## Activity
Keep the pictures out and restate every record exactly.

══════════════════════════════

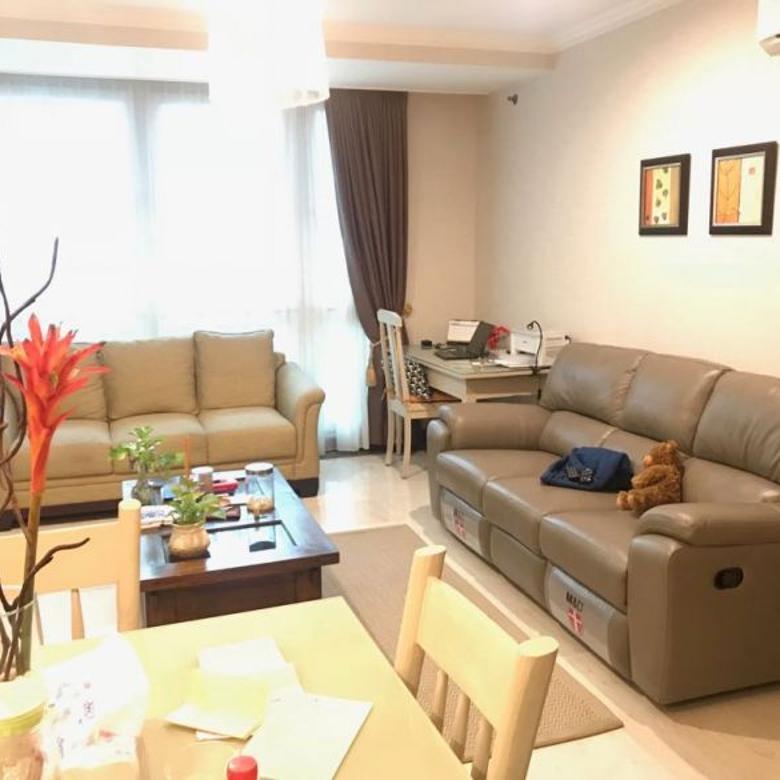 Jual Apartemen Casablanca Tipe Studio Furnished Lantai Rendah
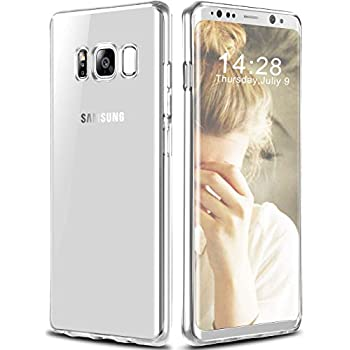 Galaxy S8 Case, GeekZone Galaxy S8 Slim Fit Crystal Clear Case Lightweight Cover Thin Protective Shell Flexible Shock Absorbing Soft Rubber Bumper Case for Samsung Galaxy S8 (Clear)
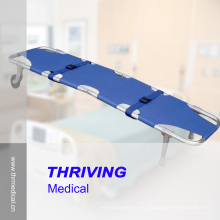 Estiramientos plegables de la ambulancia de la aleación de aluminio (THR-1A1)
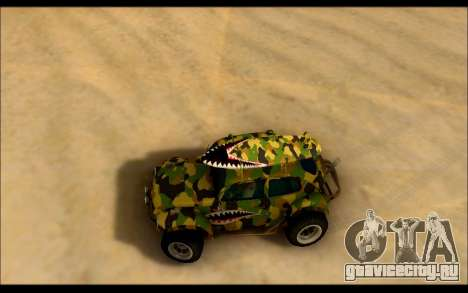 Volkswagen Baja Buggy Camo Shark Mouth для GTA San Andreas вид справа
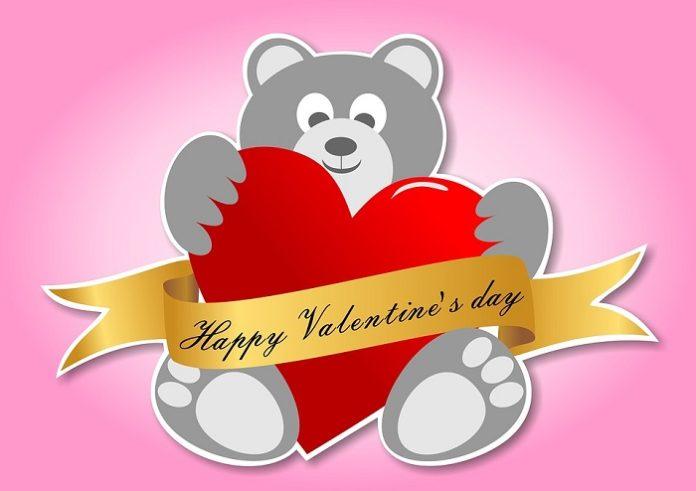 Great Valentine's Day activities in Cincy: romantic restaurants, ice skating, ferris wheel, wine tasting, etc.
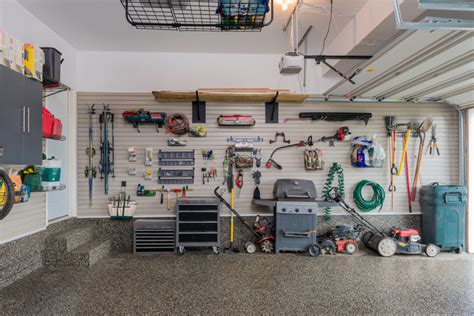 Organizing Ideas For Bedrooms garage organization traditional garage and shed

══════════════════════════════

## Exercise output
 Jual Apartemen Casablanca Tipe Studio Furnished Lantai Rendah
 Galaxy S8 Case, GeekZone Galaxy S8 Slim Fit Crystal Clear Case Lightweight Cover Thin Protective Shell Flexible Shock Absorbing Soft Rubber Bumper Case for Samsung Galaxy S8 (Clear)
 Estiramientos plegables de la ambulancia de la aleación de aluminio (THR-1A1)
 Volkswagen Baja Buggy Camo Shark Mouth для GTA San Andreas вид справа
 Great Valentine's Day activities in Cincy: romantic restaurants, ice skating, ferris wheel, wine tasting, etc.
 Organizing Ideas For Bedrooms garage organization traditional garage and shed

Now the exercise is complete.